Robert Bruce (15 March 1813 – 27 June 1862) was a British Army officer who served as Governor to the young Prince of Wales, later King Edward VII.

==Family background==
He was the fourth son of Thomas Bruce, 7th Earl of Elgin, and the Earl's second son by his second wife Elizabeth, daughter of James Townsend Oswald. James Bruce, 8th Earl of Elgin was his elder brother, and his younger brothers included Frederick Wright-Bruce and Thomas Charles Bruce.

==Military service==
Bruce entered the Army at the age of seventeen, with the purchase of a commission as ensign and lieutenant in the Grenadier Guards on 18 June 1830. His promotion to lieutenant and captain was purchased on 22 February 1833. Bruce served as adjutant of the regiment from 28 May 1835 until July 1836 and then on the staff of Sir Edward Blakeney, the commander-in-chief in Ireland. Bruce served as military secretary to his brother Lord Elgin, the governor of Jamaica, from 1841 to 1846, in the meantime being promoted captain and lieutenant-colonel in the Grenadier Guards, again by purchase, on 2 August 1844. He acted again as military secretary to his brother from 1847 to 1854, during Elgin's term as Governor-General of the Province of Canada, and on 20 June 1854 he was granted brevet rank as colonel. He returned to England in that year and served briefly as a surveyor-general at the Board of Ordnance. He was promoted major of his regiment, without purchase, on 16 September 1856, and served until he retired as a lieutenant-colonel on the half-pay unattached list on 7 December 1858.

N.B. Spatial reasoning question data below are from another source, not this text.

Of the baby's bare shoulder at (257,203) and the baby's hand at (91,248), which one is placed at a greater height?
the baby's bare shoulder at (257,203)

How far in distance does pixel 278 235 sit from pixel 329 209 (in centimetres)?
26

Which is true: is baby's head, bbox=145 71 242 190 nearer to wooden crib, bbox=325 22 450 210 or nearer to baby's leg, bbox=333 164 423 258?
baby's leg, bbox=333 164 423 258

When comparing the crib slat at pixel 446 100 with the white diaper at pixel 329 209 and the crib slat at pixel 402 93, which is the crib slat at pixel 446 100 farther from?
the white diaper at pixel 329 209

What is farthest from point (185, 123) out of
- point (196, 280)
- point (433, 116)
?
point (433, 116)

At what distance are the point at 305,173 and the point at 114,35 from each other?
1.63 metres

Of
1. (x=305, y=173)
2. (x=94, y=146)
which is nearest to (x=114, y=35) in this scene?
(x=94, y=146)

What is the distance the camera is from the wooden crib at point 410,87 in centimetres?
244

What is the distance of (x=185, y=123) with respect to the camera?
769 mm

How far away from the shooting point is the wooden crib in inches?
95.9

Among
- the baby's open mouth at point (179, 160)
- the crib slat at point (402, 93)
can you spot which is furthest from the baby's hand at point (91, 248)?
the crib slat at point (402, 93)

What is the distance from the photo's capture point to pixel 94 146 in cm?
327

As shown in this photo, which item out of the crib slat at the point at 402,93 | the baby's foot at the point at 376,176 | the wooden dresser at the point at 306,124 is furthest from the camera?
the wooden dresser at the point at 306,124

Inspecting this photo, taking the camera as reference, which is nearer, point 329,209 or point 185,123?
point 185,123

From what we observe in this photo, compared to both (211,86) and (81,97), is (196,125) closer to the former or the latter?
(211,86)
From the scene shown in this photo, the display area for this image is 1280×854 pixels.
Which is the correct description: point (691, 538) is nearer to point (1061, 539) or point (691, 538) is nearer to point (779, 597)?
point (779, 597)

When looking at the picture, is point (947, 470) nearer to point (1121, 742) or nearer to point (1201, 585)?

==Governor of the Prince of Wales==
In 1858 Bruce was appointed governor to the seventeen-year-old Prince of Wales, following the dismissal of the Prince's tutor Frederick Waymouth Gibbs. He attended the Prince during his time at Christ Church, Oxford and Trinity College, Cambridge between 1859 and 1861, and accompanied him on his trips to Rome in 1859 and Canada and the United States in 1860. On 7 December 1859 he was promoted major-general. In 1862 he went with the Prince of Wales on a tour of the Near East, where he caught a fever. He died at St James's Palace in the rooms of his sister Lady Augusta Bruce, later wife of Dean Stanley. Following Bruce's death Sir William Knollys was appointed comptroller and treasurer to the Prince.

==Marriage==
Bruce was married on 2 May 1848 to Katherine Mary, second daughter of Sir Michael Shaw Stewart, 6th Baronet. Their son John McGregor Bruce was born on 10 June 1849 in Doune, Perthshire, Scotland. Katherine was appointed a Woman of the Bedchamber to Queen Victoria in 1866, and was a Lady of the Order of Victoria and Albert. She died on 3 December 1889.